Collaborating with Medford was a new addition to the tour, which changes its route each year, though in 2005 the tour made its way through Cambridge as well as Somerville. Wilson hopes that a future tour can include the sites of Arlington.

The three-hour tour began at Somerville City Hall, and was hosted by committee: Wilson, Bauer and Ron Newman, of the Somerville Bicycle Committee, guided the Somerville portion of the tour. In Medford, former Somervillians (now Medfordites) Will Tenney and Susan Gerould commanded the bullhorn.

Riders first stopped at the Russell house at 58 Sycamore Street. Built in the Greek revival style in the 1830s, the house is an example of the embrace of Greek and Roman styles as symbolic ofBike_6  democratic ideals. Thirty-year owner Jerry Pierce has maintained the structure as authentically as possible, even down to the original red clapboards.

Just down the street sits the Oliver Tufts House which, built in 1714, is the oldest house in Somerville, though the current location isn’t its original, and around the corner on Broadway sits the 1783-built Adams-Magoun house, the last 18th-century house remaining on Broadway.

At Tufts Park in Medford, Tenney described the colorful history of two racetracks in Medford – the Mystic Trotting Park, and Combination Park, so named because it consisted of a bicycle racing track within the horse track. Though the parks were shut down over time through the efforts of local preachers, Mystic Trotting Park did in 1874 host a race with $10,000 purse.

“In 1874 that was a heck of a lot of money,” Tenney said, and the race drew 40,000 people.
Cyclists also toured Medford’s Isaac Royall House and Slave Quarters. The Loyalist Royalls first came to Massachusetts from Antigua in 1732, some 51 years before slavery was outlawed in the state. Their farm was run by 40-60 people, mostly slaves and indentured servants. The property has been maintained for 100 years, and the Royall House Association is currently organizing an archeological exhibit to showcase pieces retrieved during a recent on-site dig.
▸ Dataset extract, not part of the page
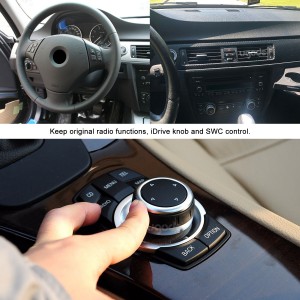 BMW E90 Android 屏幕更换 Apple CarPlay 多媒体播放器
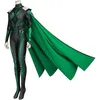 Tuta da donna super cattiva dea verde stampa 3D a tema costume cosplay di Halloween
Back in Somerville, the tour continued onto Tufts University’s Professors Row, a series of university-owned Victorian houses that the Preservation Commission has worked hard to keep intact. The university recently hired an architect to redesign a dormitory plan that would have required the destruction of historic homes on the street. Wilson called attention to the issue, calling the compromise that kept the houses standing “a huge success.”
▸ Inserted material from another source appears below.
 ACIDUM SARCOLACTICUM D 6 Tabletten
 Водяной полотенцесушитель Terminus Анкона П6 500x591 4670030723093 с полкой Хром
Just up the street at Nathan Tufts Park is the old powder house, where in the fall of 1774, the British General Thomas Gage captured the supply of arms and gunpowder in the first act of the Revolutionary War. Gage was so pleased with his success that fall, he tried again the following spring. But Gage was in for a surprise.
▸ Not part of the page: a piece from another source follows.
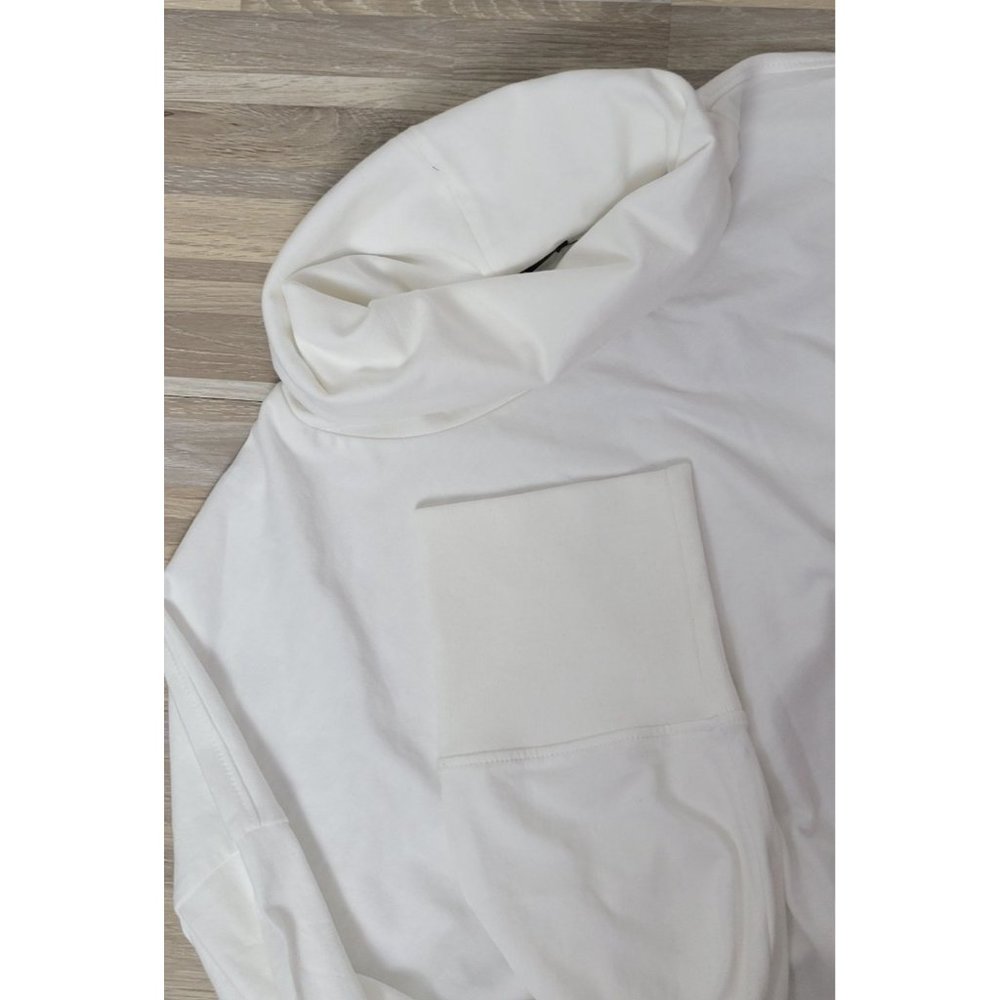 $125 MSRP NWOT ATM Cropped Turtleneck, Women's Size Large, White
“The colonists learned more from that [fall attack] than General Gage,” said Bauer, “and when he came back, they were ready.”

Through Davis Square and up Highland Avenue, the tour wound down at the old Somerville Armory. A 2004 auction of the armory, it was feared, could have ended with its demolition, but the space is instead being converted into live-work artist studios.

Wilson said she was pleased with this plan to repurpose the structure. “Even though the priorities [originally set for this building] may not have any significance now, the buildings are wonderfully built.”

Bike_2 The tour ended at the Somerville Museum, where Museum Director Evelyn Battinelli awaited the cyclists with refreshments amid the new Imagining Somerville exhibit. Battinelli was impressed with the historical ride, and impressed by the number of participants it attracted.

“The bike tour is wonderful,” Battinelli said. “It gets people out into the city, and look at what it brought – people from Leominster,” she said, referring to the many former Somervillians who came to the tour from miles away. “It’s absolutely marvelous.”

Cyclist Megan Krey of Cambridge was impressed as well.
“It was very friendly and informative,” Krey said of the ride. Perhaps most satisfying was the realization that the history is tucked into the corners and side streets in an otherwise familiar city. As Krey put it, “I learned things about places that I pass every day.”